We have an ethical responsibility to remain committed to treating pain while simultaneously avoiding foolish use of opioids.  To do this we need tools: [resources to come]

  • The words - How do we normalize pain, express empathy, educate on the risks and harms of opioids, and build that alliance and trust needed to break a dysfunctional pattern of harmful opioid use?

  • The knowledge - What is opioid induced hyperalgesia? How do you diagnosis a frozen shoulder versus an impingement syndrome? What is a migraine? How do you diagnose sacroiliac joint pain? What can be treated without medicines or injections of any kind?  Hyperalgesia? addiction? tolerance? withdrawal? What insights can be taken from addiction medicine and pain medicine and applied to ED care?
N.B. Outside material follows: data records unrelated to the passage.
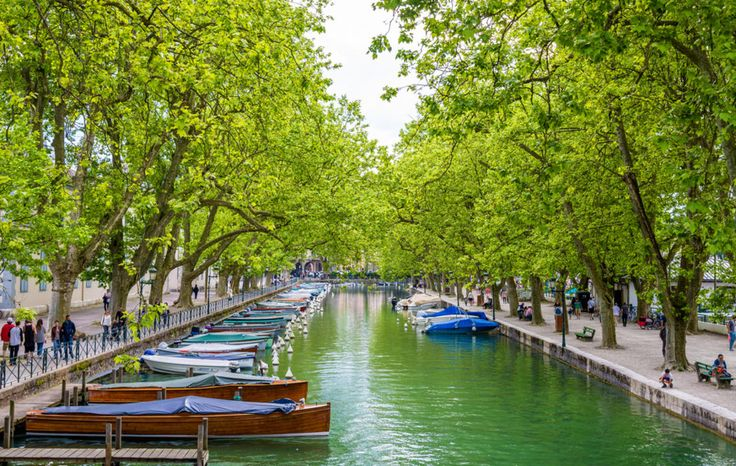 Οσο κι αν σας φαίνεται απίστευτο, αυτή η γαλήνια πόλη που επιπλέει υπάρχει, βρίσκεται στη Γαλλία και πολλοί την ονομάζουν Βενετία των Αλπεων.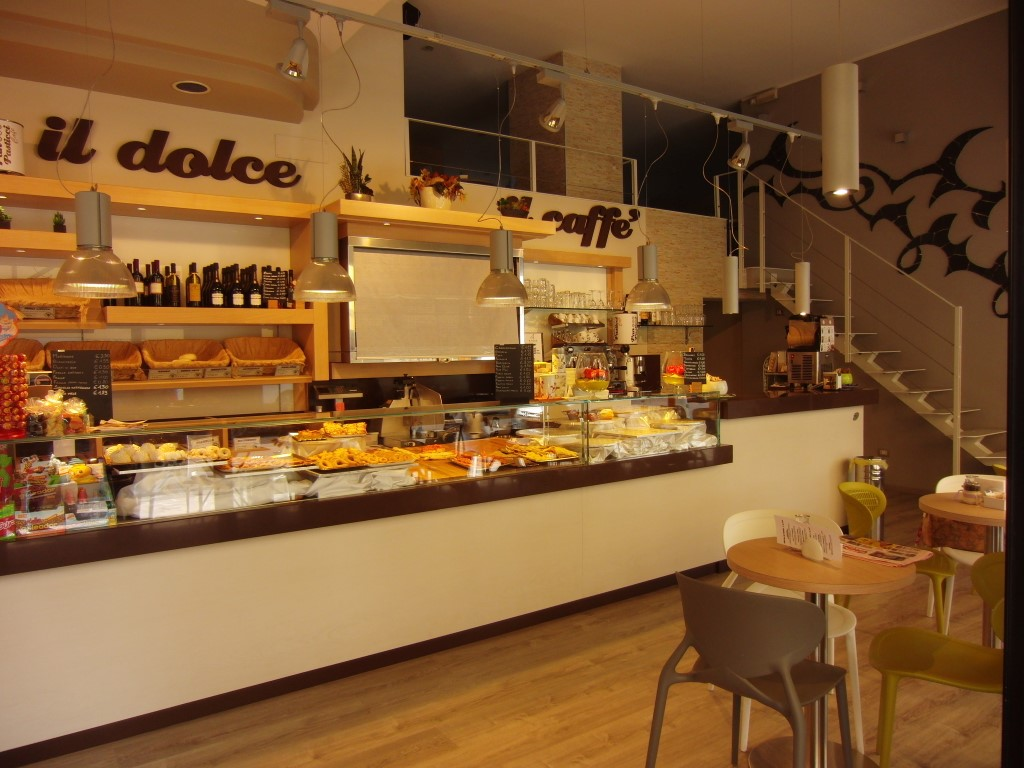 """Vista sul bancone dei dolci e arredamento interno del Panificio Bar """"Panpasticci Cafè"""" a Dalmine, Bergamo"""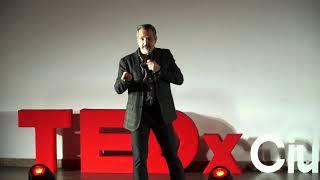 Comiendo insectos para salvar al mundo | Carlos Leal | TEDxCiudadVictoria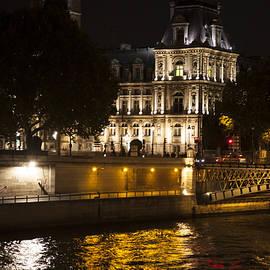 Paris by Michael Riley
  • The drugs - Treating acute pain without opioids requires expanding knowledge of the dosing, indications/contraindications, and side effects of several key drugs:

    • Ketamine: oral, iv, im and intranasal

    • Buprenorphine: iv/im, sublingual, buccal, transdermal

    • Gabapentinoids

    • NSAIDs and Acetaminophen in all their forms

    • Lidocaine-intravenous, subcuataneous and topical

    • Clonidine

    • Capsacin 

    • Magnesium

    • Neuroleptics: olanzepine, haldol,droperidol,chlorpromazine

  • The injections - Trigger points, joints, nerve blocks- how do you do them? When should do them? How often? What do you inject? How train up? Skill maintenance? Billing? Quality control?

  • The partners - What is the long-term plan? Is there handoff to a longitudinal provider? How do you integrate ED interventions into office-based primary care, surgical, and specialty pain care.